We are all guilty of it at times. But in Santos’ defence, it was a PR stunt agreed between his club, Atletico Paranaense and Uber, as part of a campaign to highlight the dangers of driving whilst using a mobile. This is called Nudge Theory in Behavioural Economics; the idea is that indirect suggestions or positive reinforcements can influence people’s choices, crucially without any forced compliance; in other words, manipulating someone to make a particular choice out of free will.
Santos told reporters at the time: "What I did on the pitch is the same as what thousands of people do every day in their cars. The only difference is that being involved in a traffic accident it much more dangerous than letting in a goal."
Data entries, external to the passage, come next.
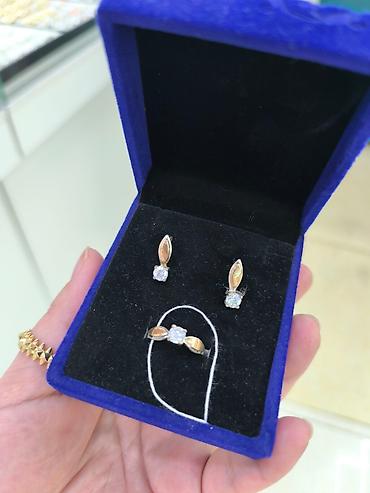 Серебряные наборы украшений: Набор украшений, Проба 925, Женские, Новый — 8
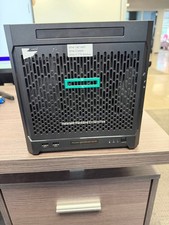 HPe Proliant Microserver Gen10 AMD Opteron 16GB RAM, 3x Intel SSD, Working picture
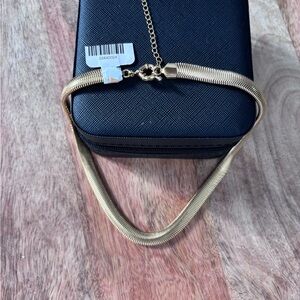 Gold Calypso Coil Necklace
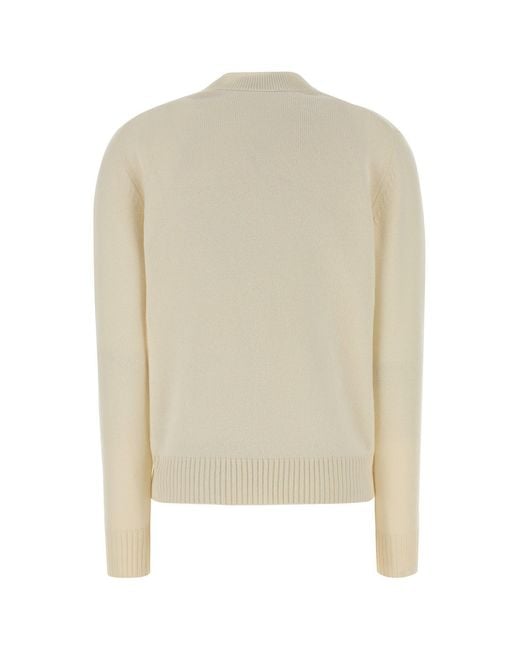 Givenchy Natural Ivory Wool Blend Sweater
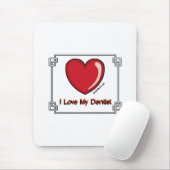 Zahnarzt - meine i-Liebe Mousepad (Mit Mouse)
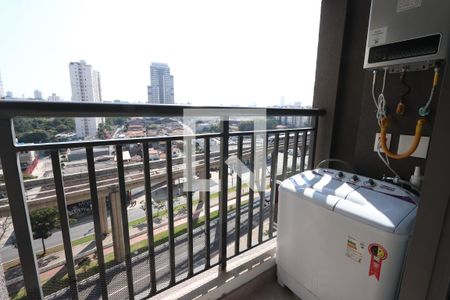 Apartamento para alugar com 28m², 1 quarto e sem vagaVaranda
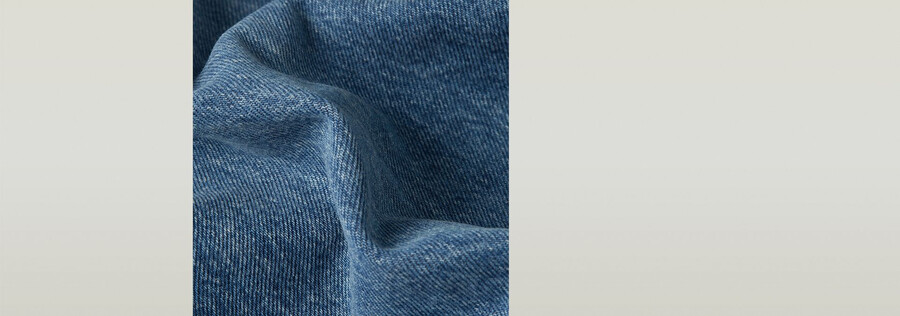 jeans larghi con tasche lunghe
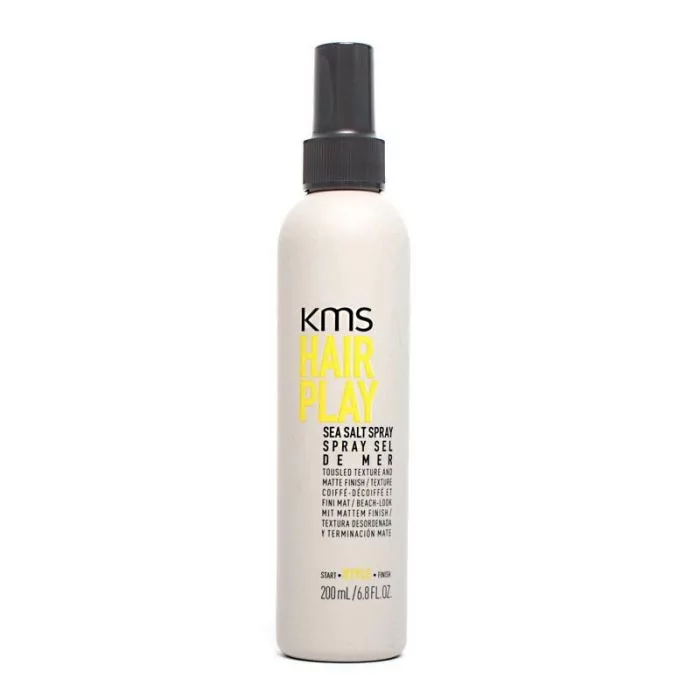 KMS Hair Play Spray de Sel de Mer 200ml - Texture Beach Waves Mate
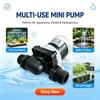 DC Brushless Booster Pump 12V 24V Multifunctional Water Pump 1/2" DN15 for Home Rain  Water Transfer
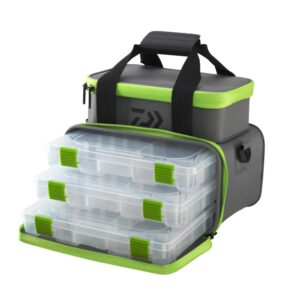 sTorba DAIWA Prorex EVA WP Tackle Container - S - 31x21x24cm - obrazek 2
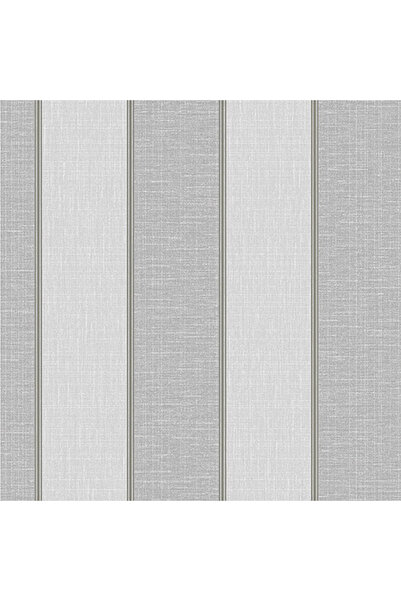 Dekor Harmony 161-C Gri Çizgili Duvar Kağıdı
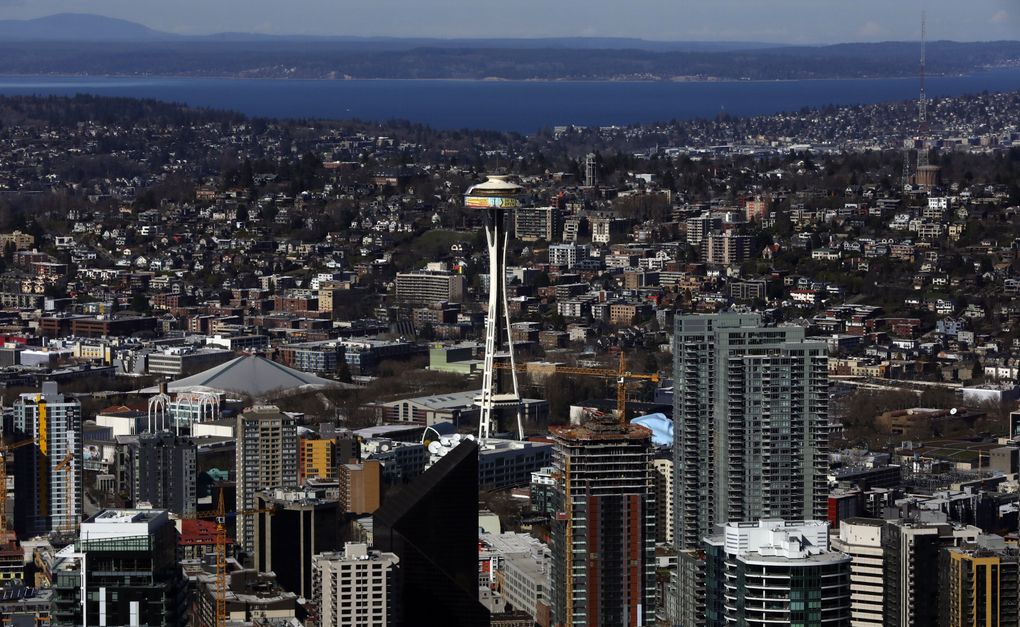 Seattle’s home prices continue to climb at a faster pace than anywhere else in the U.S.  (Ellen M. Banner/The Seattle Times)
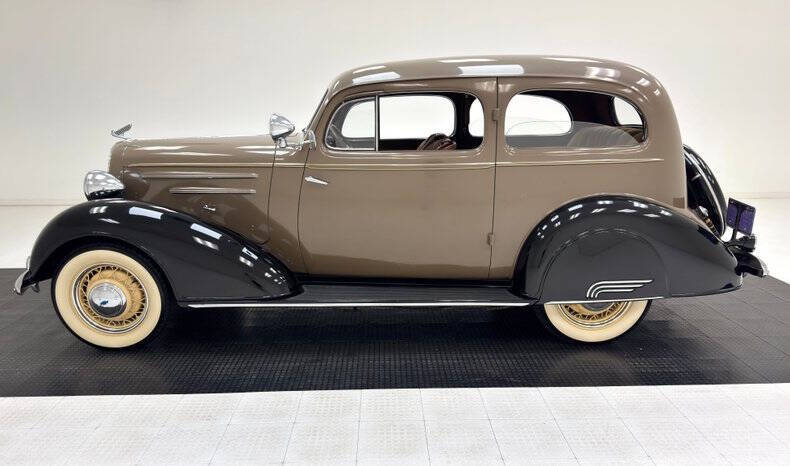 1935 Chevrolet Master Deluxe
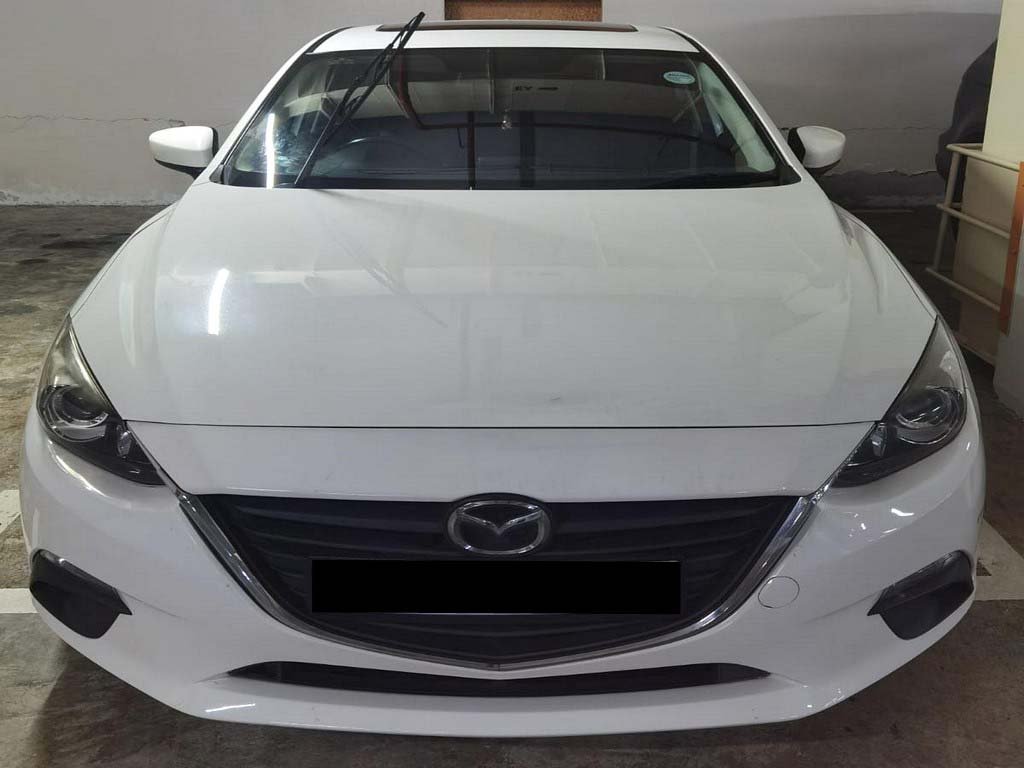 Mazda 3 4 Door Sedan 1.5l Sp.6eat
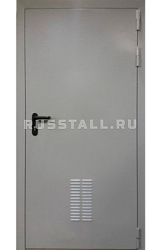 Техническая железная дверь RS112 - Изображение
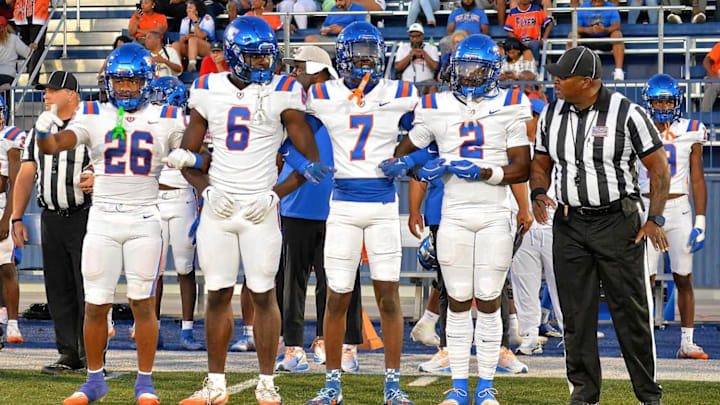 East St. Louis Flyers vs Bishop Gorman Gaels - Sep 12, 2025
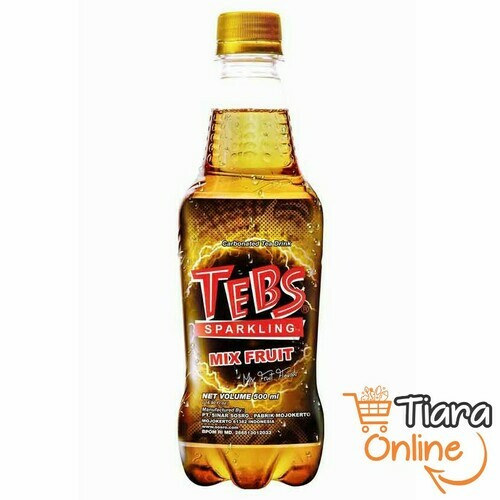 TEBS - TEA WITH SODA : 500 ML 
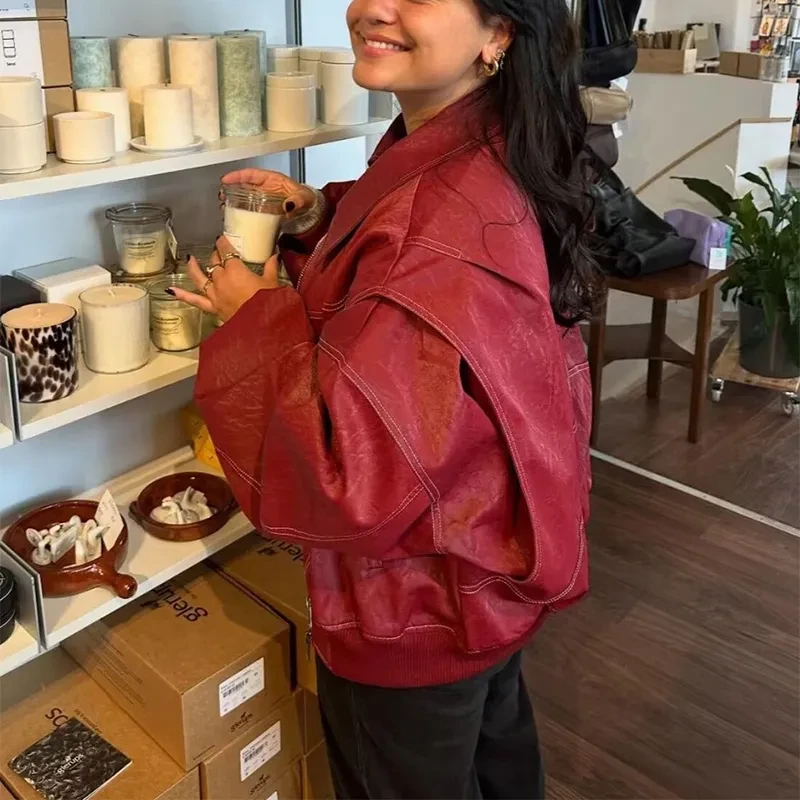 Retro Collar Women's Jacket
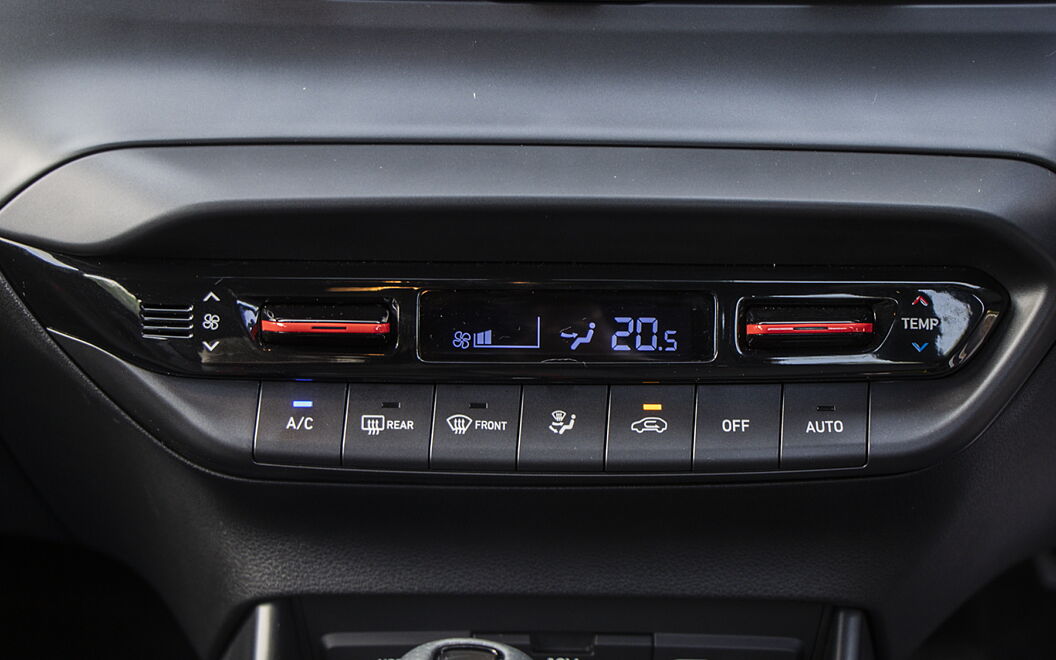 Hyundai i20 N Line [2021-2023] AC Controls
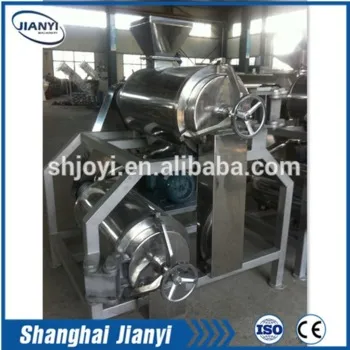 industrial fruit crusher/tomato crusher machine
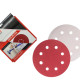 Alcar Disco Lixa Velc. Mas.7X180 C10 Alcar Disco Lixa Velc. Mas.7X180 C10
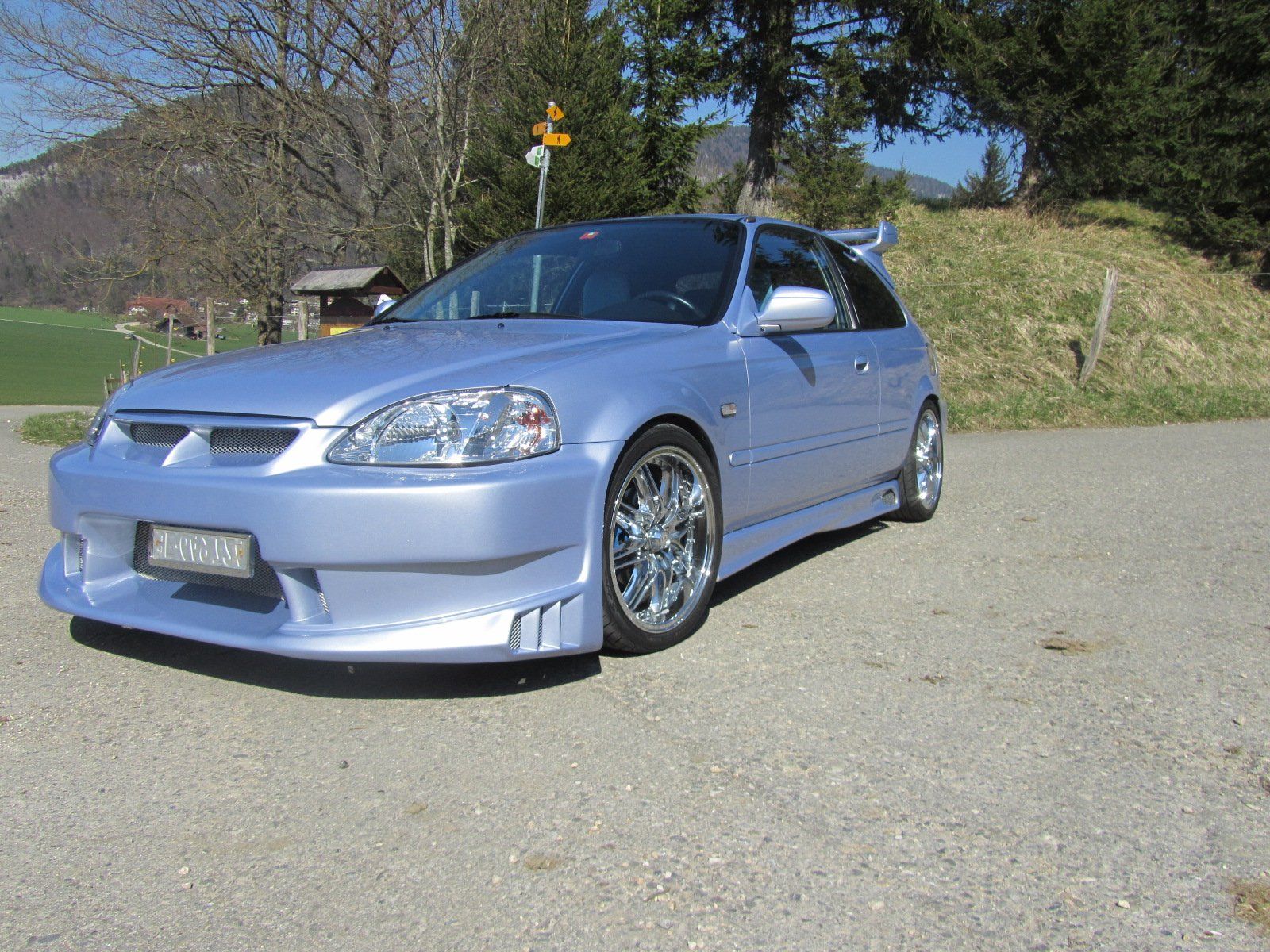 Honda Automobili: EK4. Honda Civic VTI – Usato da Perrefitte venduto da Yenn-S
Another example of nudge theory that influenced behaviour was at Amsterdam’s Schiphol airport; an economist suggested etching a picture of a fly into the middle of each urinal as a way to encourage men to ‘aim for bullseye’ when going to the loo. As a result, there was much less spillage around the urinals, which reportedly led to an 80% reduction in cleaning bills.
Meanwhile in Stockholm, the stairs at a metro station were turned into a “piano” (standing on each step would produce a piano-like sound), resulting in a 66% increase in the number of people using them instead of the escalator – a creative and fun way to encourage more exercise. After the video of it went viral, other cities (including Milan, Istanbul and Melbourne) adopted this form of ‘nudging’.